Return the listing verbatim, images left out.

• • • •

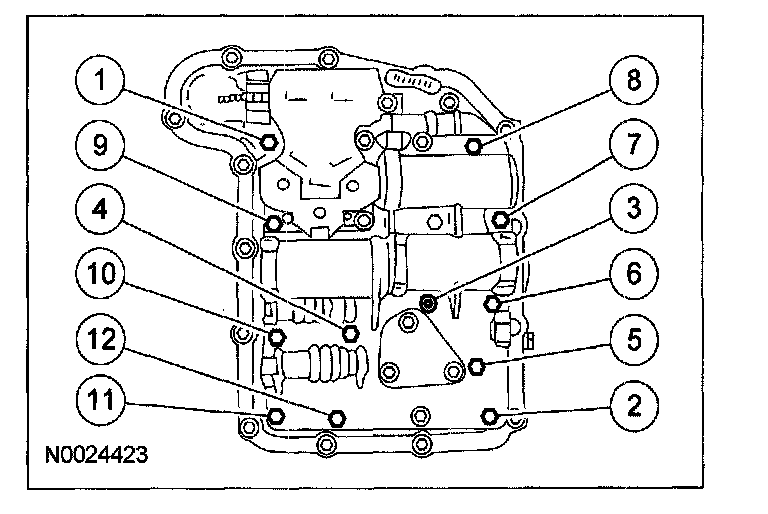 1
9
4
10
12
11
8
7
3
6
5
2
N0024423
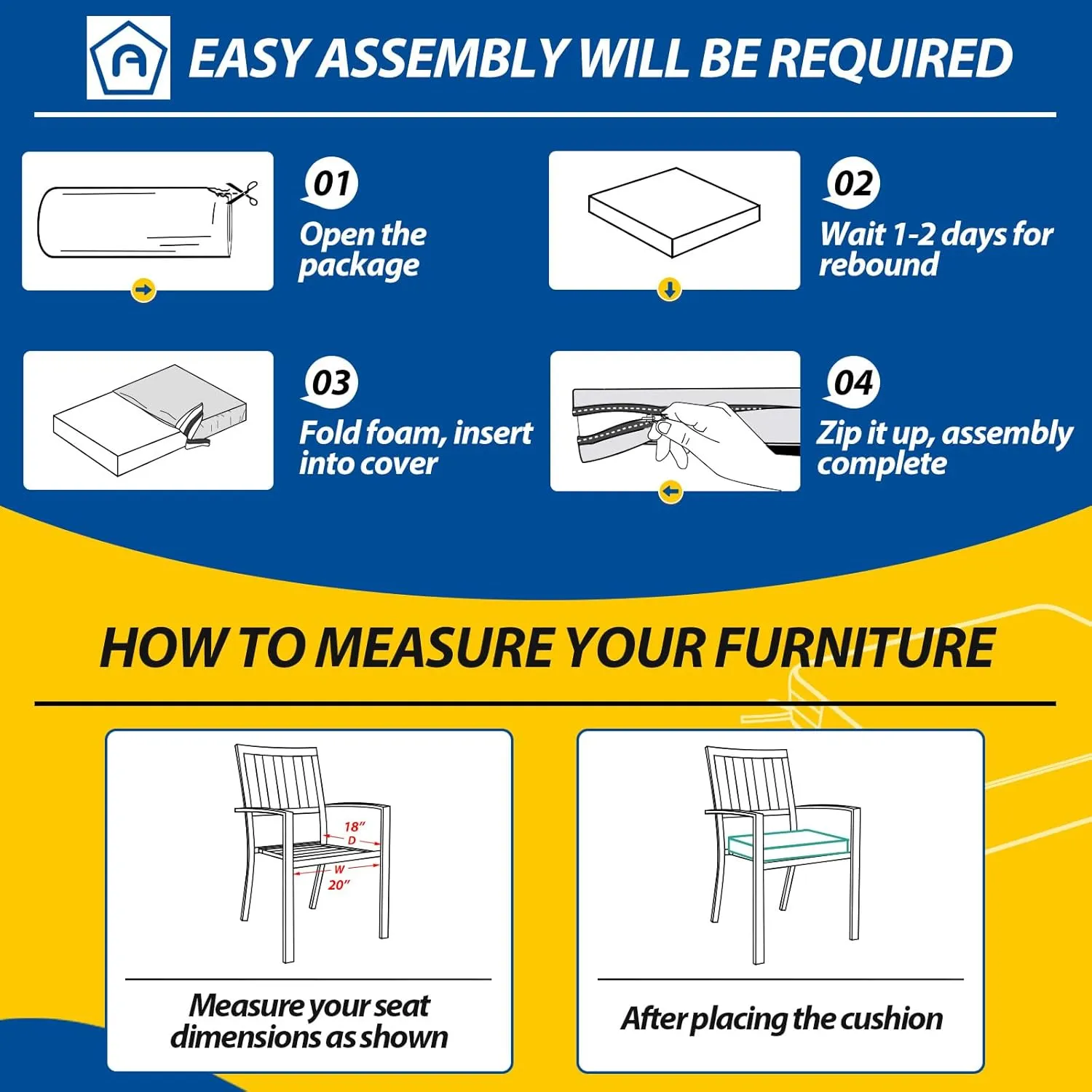 EASY ASSEMBLY WILL BE REQUIRED

01
Open the package

02
Wait 1-2 days for rebound

03
Fold foam, insert into cover

04
Zip it up, assembly complete

HOW TO MEASURE YOUR FURNITURE

18"
D
W
20"

Measure your seat dimensions as shown

After placing the cushion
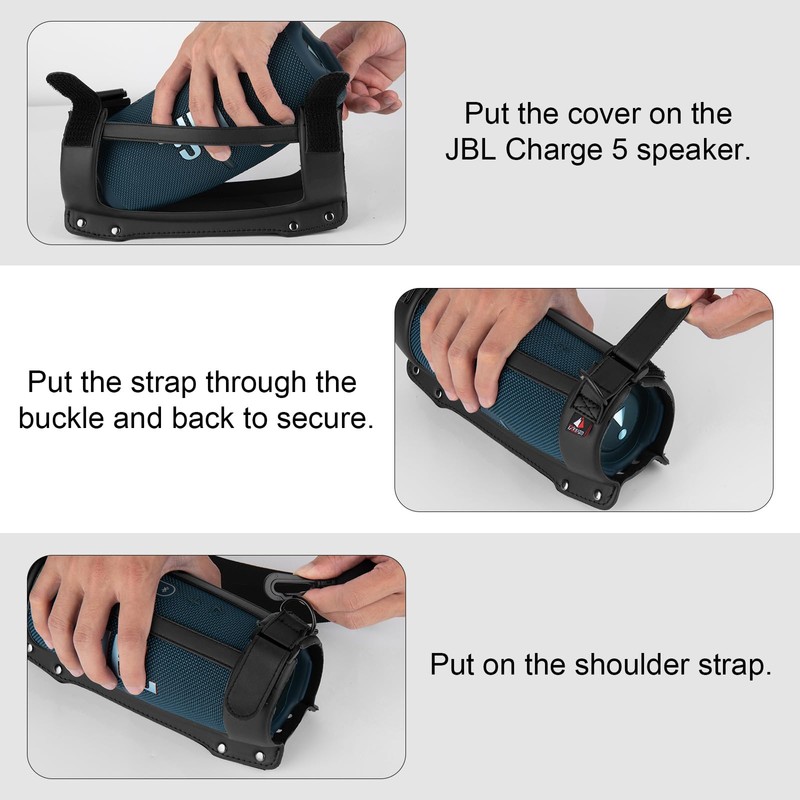 Put the cover on the JBL Charge 5 speaker.

Put the strap through the buckle and back to secure.

Put on the shoulder strap.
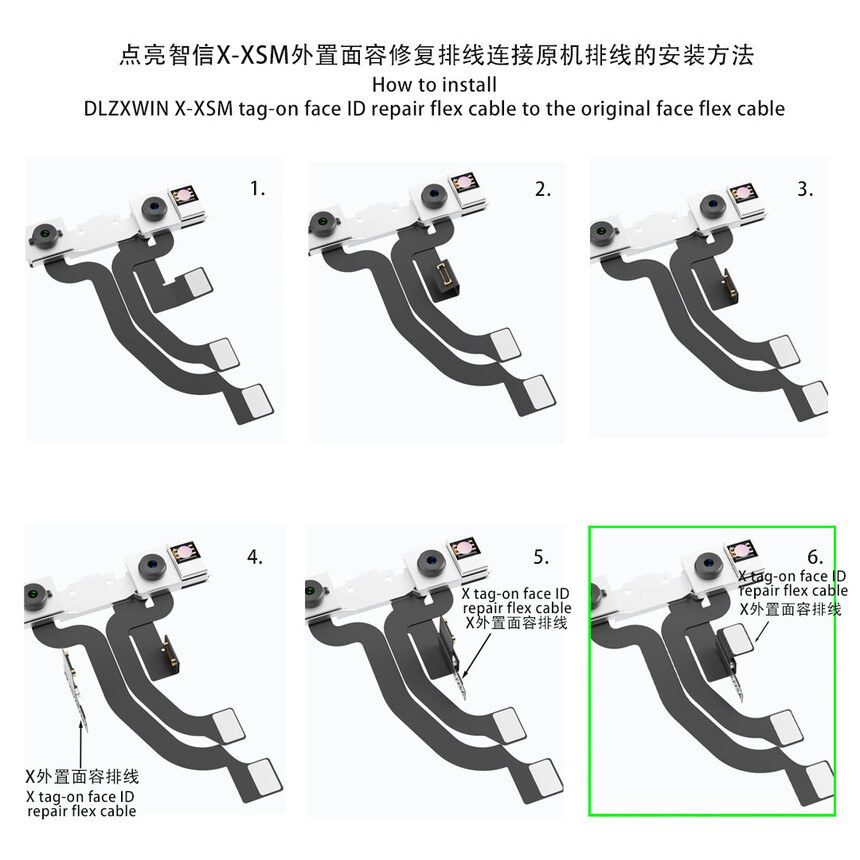 点亮智信X-XSM外置面容修复排线连接原机排线的安装方法
How to install
DLZXWIN X-XSM tag-on face ID repair flex cable to the original face flex cable

1.

2.

3.

4.

X外置面容排线
X tag-on face ID repair flex cable

5.

X tag-on face ID repair flex cable
X外置面容排线

6.

X tag-on face ID repair flex cable
X外置面容排线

• • • •

Task solution:
 1
9
4
10
12
11
8
7
3
6
5
2
N0024423
 EASY ASSEMBLY WILL BE REQUIRED

01
Open the package

02
Wait 1-2 days for rebound

03
Fold foam, insert into cover

04
Zip it up, assembly complete

HOW TO MEASURE YOUR FURNITURE

18"
D
W
20"

Measure your seat dimensions as shown

After placing the cushion
 Put the cover on the JBL Charge 5 speaker.

Put the strap through the buckle and back to secure.

Put on the shoulder strap.
 点亮智信X-XSM外置面容修复排线连接原机排线的安装方法
How to install
DLZXWIN X-XSM tag-on face ID repair flex cable to the original face flex cable

1.

2.

3.

4.

X外置面容排线
X tag-on face ID repair flex cable

5.

X tag-on face ID repair flex cable
X外置面容排线

6.

X tag-on face ID repair flex cable
X外置面容排线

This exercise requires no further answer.